Do this: In the material below, copy everything from the line containing "What order from" down to the line containing "Result: 1.75 metres", keeping both of those lines and leaving out all others.

(Dataset excerpt)
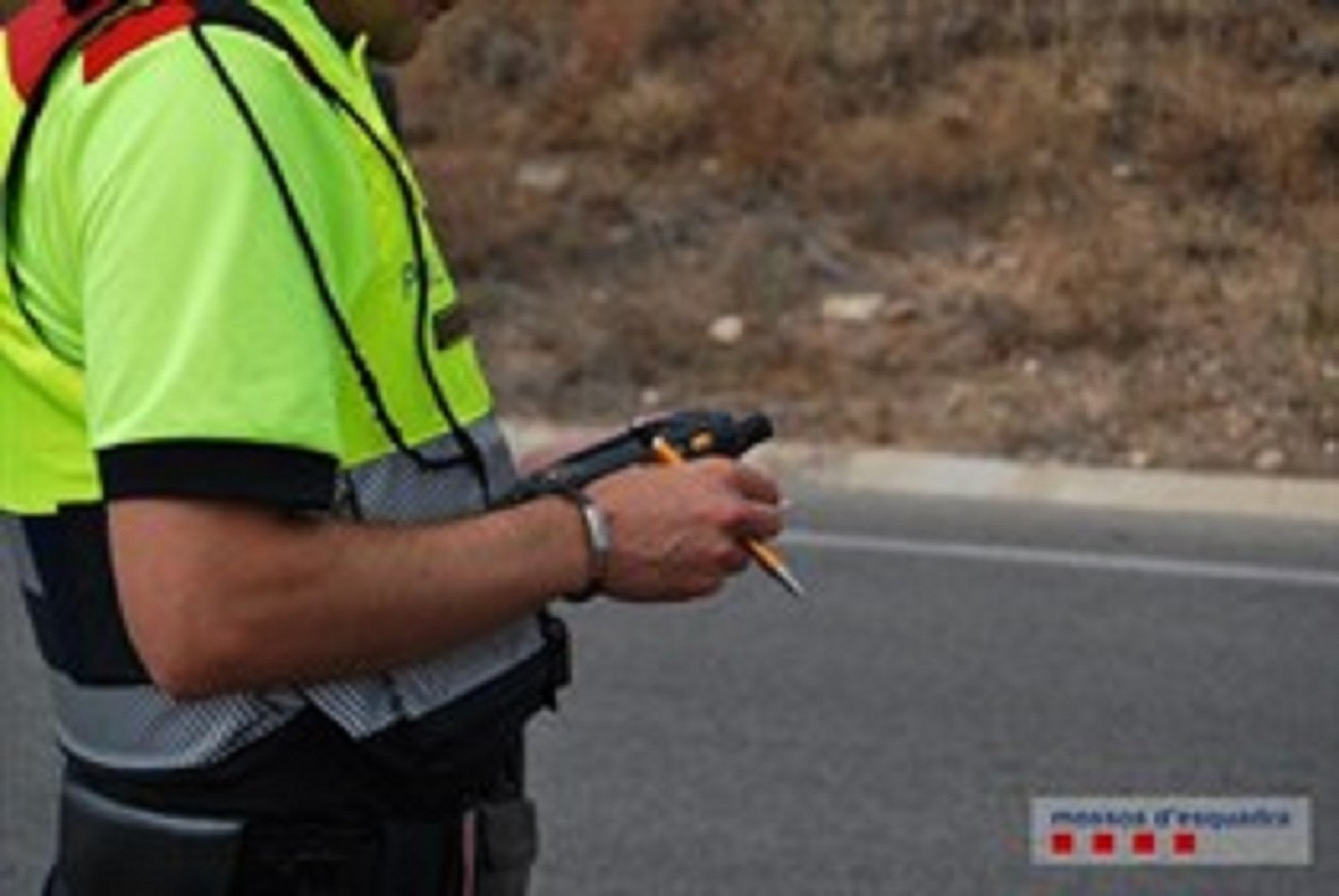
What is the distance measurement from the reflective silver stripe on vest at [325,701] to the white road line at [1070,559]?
491 centimetres

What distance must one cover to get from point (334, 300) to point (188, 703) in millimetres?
287

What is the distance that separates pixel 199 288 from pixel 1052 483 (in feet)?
20.1

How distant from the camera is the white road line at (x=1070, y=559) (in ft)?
21.7

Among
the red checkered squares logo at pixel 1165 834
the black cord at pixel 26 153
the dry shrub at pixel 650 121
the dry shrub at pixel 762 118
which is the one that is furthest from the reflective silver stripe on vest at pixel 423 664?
the dry shrub at pixel 650 121

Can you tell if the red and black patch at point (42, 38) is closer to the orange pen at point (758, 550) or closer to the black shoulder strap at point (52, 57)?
the black shoulder strap at point (52, 57)

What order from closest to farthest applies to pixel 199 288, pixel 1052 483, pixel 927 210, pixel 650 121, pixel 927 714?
pixel 199 288
pixel 927 714
pixel 1052 483
pixel 927 210
pixel 650 121

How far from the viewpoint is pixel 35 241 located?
Result: 1.75 metres

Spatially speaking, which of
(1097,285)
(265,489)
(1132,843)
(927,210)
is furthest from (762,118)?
(265,489)

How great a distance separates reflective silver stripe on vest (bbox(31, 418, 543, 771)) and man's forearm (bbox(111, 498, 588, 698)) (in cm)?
5

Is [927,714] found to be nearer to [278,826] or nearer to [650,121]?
[278,826]

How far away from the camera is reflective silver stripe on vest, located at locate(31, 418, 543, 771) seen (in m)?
1.80

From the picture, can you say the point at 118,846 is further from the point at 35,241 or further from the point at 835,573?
the point at 835,573

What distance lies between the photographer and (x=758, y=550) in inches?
73.7

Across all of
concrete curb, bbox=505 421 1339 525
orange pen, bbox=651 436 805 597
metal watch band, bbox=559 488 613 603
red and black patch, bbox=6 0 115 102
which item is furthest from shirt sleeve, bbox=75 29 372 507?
concrete curb, bbox=505 421 1339 525
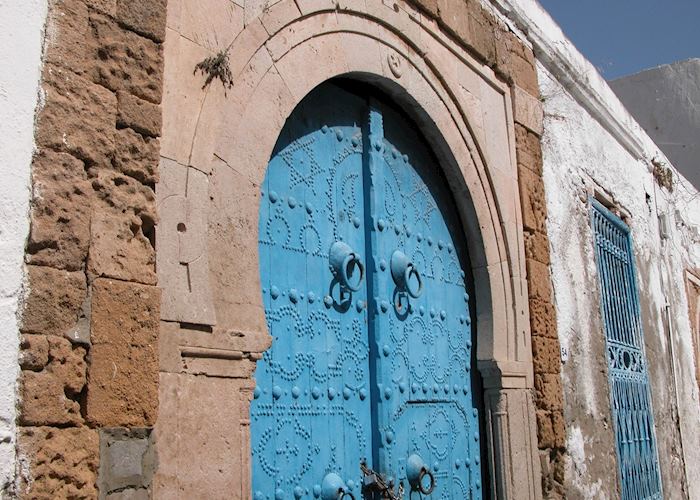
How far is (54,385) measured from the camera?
6.31 ft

Full output:
What order from closest to farthest applies to pixel 199 288, pixel 1052 483, pixel 927 210, pixel 650 121, pixel 927 714?
pixel 199 288
pixel 927 714
pixel 1052 483
pixel 927 210
pixel 650 121

How far from the viewpoint is pixel 35 241 located?
Result: 1.75 metres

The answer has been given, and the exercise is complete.